**PASSAGE TO READ:**
- - -

D.J.'s back, and maybe not just for this year

With a healthy knee at last, D.J. Morgan looks to the future . . . and maybe a sixth year at USC.

He's all grown up now, D.J Morgan is.

It happens . . . after five years.

But it doesn't always jump out at you the way it did Sunday after the USC-UCLA dual track meet when you get the chance to visit with a young man whose Trojan career will always have one of those "if only" footnotes.

"If only" he hadn't had to have those five knee surgeries.

"If only" he'd been able to become the football player we all thought the world's best junior hurdler could become after running the fifth-best time ever in the 110-meter high hurdles. After all, he'd dominated LA high school track circles winning the 100 meters and both hurdles events.

The only question, it seemed, was whether it'd be the Olympics or the NFL for D.J.

And now, could it be, after five long years as he prepares to graduate next week with his degree in Public Policy, Management and Planning, he's finally moving in that direction?

Based on the hugs and backslaps and congratuations from teammates, coaches and some of his football teammates after the points he scored in two events against the Bruins, the points without which USC would not have scored an 82-81 win, it looks like maybe it is.

"I'm finally healthy," D.J. says, after finishing a close second with an impressive 13.84 (wind-aided) time in the 110 high hurdles to move into the NCAA top 30. Then he jumped into the 300 meter intermediate hurdles, a race he hadn't run in seven years, and scored that all-important point with a diving finish for third against a disqualified Bruin.

"I'm finally that same athlete today USC recruited me to be," he says.

Although he's not the same young man. As we said, he's all grown up. For athletes we get to see continuously for their entire careers, it's not so obvious, the gradual changes. But we missed D.J. in 2013 and 2014 when he was recovering from more knee surgeries.

There was a second ACL and the need to take a patellar tendon from the other knee, requiring rehab on both knees. And there had already been a couple of cleanout surgeries in between. By the time D.J. showed up for camp last fall with the new coaches, it was right at the minimum nine-month rehab mark.

- - -

Saved entries
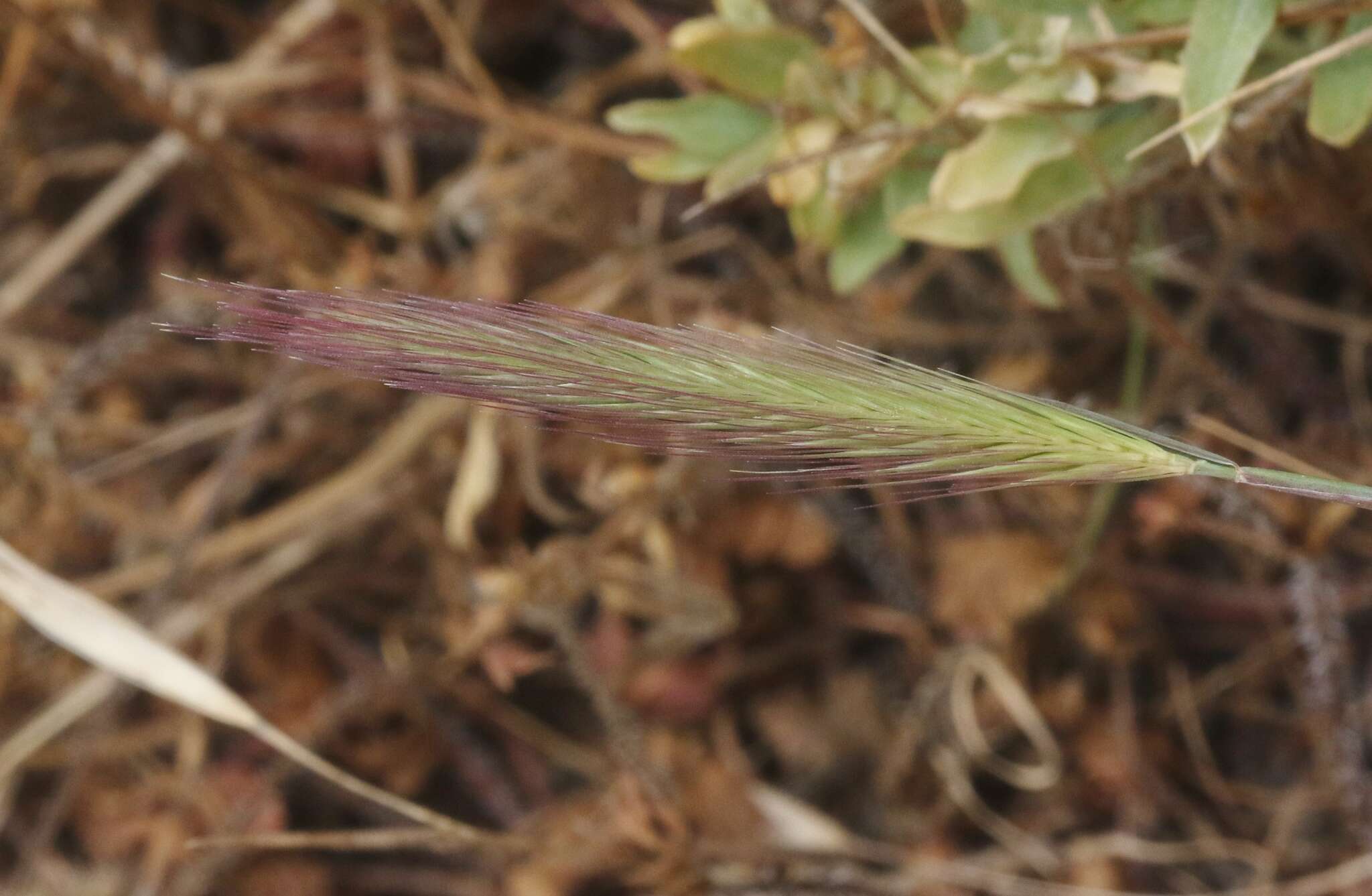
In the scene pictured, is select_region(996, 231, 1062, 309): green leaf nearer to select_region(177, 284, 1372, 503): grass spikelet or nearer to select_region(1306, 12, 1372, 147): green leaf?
select_region(1306, 12, 1372, 147): green leaf

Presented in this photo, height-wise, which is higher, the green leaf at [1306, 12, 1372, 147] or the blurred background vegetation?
the green leaf at [1306, 12, 1372, 147]

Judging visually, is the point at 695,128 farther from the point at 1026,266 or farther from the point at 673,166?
the point at 1026,266

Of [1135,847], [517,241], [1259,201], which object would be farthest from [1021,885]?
[517,241]

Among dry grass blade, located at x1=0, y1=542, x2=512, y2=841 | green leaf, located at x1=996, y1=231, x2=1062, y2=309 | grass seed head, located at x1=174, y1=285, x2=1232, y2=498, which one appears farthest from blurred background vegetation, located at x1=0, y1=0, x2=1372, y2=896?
grass seed head, located at x1=174, y1=285, x2=1232, y2=498

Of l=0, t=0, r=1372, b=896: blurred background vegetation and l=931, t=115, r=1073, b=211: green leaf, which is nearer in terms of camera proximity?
l=931, t=115, r=1073, b=211: green leaf

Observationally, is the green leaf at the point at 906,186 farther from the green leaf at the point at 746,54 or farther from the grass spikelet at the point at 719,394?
the grass spikelet at the point at 719,394

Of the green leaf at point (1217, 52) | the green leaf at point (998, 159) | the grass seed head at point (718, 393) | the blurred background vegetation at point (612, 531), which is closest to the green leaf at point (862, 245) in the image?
the blurred background vegetation at point (612, 531)

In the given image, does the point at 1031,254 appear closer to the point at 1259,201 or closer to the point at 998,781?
the point at 1259,201
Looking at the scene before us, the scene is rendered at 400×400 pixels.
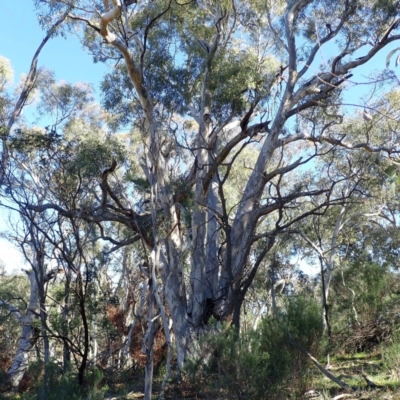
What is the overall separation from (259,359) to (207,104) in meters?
5.94

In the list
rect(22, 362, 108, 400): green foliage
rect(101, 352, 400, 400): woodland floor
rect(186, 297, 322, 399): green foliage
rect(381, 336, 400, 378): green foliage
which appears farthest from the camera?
rect(22, 362, 108, 400): green foliage

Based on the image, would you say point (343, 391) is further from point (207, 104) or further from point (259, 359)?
point (207, 104)

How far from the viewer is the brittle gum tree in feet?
28.8

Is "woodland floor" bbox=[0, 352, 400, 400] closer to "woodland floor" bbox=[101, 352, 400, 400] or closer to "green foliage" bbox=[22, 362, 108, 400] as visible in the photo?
"woodland floor" bbox=[101, 352, 400, 400]

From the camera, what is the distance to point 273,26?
11.7 m

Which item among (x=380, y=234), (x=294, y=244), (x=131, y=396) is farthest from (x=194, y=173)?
(x=380, y=234)

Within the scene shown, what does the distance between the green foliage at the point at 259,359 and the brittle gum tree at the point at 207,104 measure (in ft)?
3.34

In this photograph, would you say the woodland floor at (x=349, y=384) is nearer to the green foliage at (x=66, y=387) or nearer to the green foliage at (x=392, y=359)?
the green foliage at (x=392, y=359)

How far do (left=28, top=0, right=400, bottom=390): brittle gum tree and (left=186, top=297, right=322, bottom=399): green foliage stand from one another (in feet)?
3.34

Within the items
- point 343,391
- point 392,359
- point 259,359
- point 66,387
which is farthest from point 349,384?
point 66,387

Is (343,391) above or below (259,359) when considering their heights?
below

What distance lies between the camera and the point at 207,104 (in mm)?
10453

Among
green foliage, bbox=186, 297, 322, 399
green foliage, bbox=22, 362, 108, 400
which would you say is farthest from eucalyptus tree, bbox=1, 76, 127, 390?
green foliage, bbox=186, 297, 322, 399

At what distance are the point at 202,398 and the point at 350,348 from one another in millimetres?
→ 4905
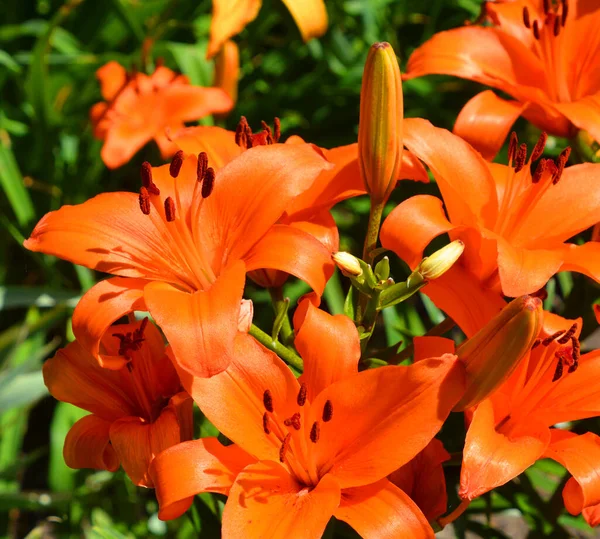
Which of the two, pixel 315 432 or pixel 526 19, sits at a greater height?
pixel 526 19

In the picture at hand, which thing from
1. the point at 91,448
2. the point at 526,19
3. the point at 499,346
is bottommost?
the point at 91,448

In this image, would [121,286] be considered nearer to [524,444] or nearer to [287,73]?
[524,444]

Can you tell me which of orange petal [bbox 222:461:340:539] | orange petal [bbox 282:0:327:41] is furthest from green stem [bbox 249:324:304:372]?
orange petal [bbox 282:0:327:41]

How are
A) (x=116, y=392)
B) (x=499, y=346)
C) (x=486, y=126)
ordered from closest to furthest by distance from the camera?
(x=499, y=346) → (x=116, y=392) → (x=486, y=126)

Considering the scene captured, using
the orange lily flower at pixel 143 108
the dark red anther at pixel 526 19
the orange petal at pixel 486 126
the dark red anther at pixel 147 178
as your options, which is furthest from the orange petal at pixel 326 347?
the orange lily flower at pixel 143 108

- - -

**EXERCISE REQUIREMENTS:**
1/ In the article about D.J. Morgan, what was the final score of USC's win over UCLA in the dual track meet?
2/ Extend the article about D.J. Morgan, picking up right after its last sentence.

**RESULTS OF THE TASKS:**
1/ USC won 82-81.

2/
"Not enough time," D.J. says. "That's why I went to safety." He just wanted to play. But he couldn't.

It just wasn't there. "So I decided to sit out." But he didn't "retire," he said. "That was misconstrued."

After all, he'd worked so hard at football coming into USC off that first ACL surgery. Too hard, maybe. He wanted it so badly. But there were moments when it seemed to pay off.

He was the first freshman in four years to start a game for USC at tailback in 2011 against Minnesota, gaining 77 yards in 18 carries. The year before as he recovered from his first knee surgery in high school, he was named USC's Offensive Service Team player of the Year.

That 2011 season, he played in 10 games, carried the ball 42 times for 163 yards, third-best for the Trojans. But the knee was never really right. The next year, D.J. played in seven games with 41 carries for 201 yards and caught a 24-yard TD pass.

But then the two knee surgeries in nine months caught up with him. "I needed to take the time off." He did come back for Pro Day two months ago and felt it coming back.

"I got some looks," he said of the pro scouts there, "but I didn't reach out to them." It's nothing but track right now.

But it's coming back so fast, D.J. says he's hoping to keep the improving going through the Pac-12 and NCAA championships. "I can get below 13.8," he says in the 110, "and get to be an All-American and . . . "

And then, "I might apply for a sixth year," he says of the way this is working out. "I'll have to do it this week."

At 185 pounds and with experience at running back, wide receiver, return man and safety, an athlete with D.J.'s speed would be welcome anywhere. And he's not closing the door to football.

"I'd like to work on my master's," he says. "And right now, it would be track. Resting from football and going back to my old way of training has gotten me back to where I am. Track has been really helping me."

But it's not set in stone. "I could probably do both," D.J. says, "although I haven't talked to them [the football coaches] about it. And Coach [Caryl Smith] Gilbert has been so great to work with."

Then there's this, something that's been in his mind since winning that World Junior championship back in 2008.

"The Olympics are coming up in 2016," D.J. says. "I'm just going to let the rest of the year play out and see how it goes."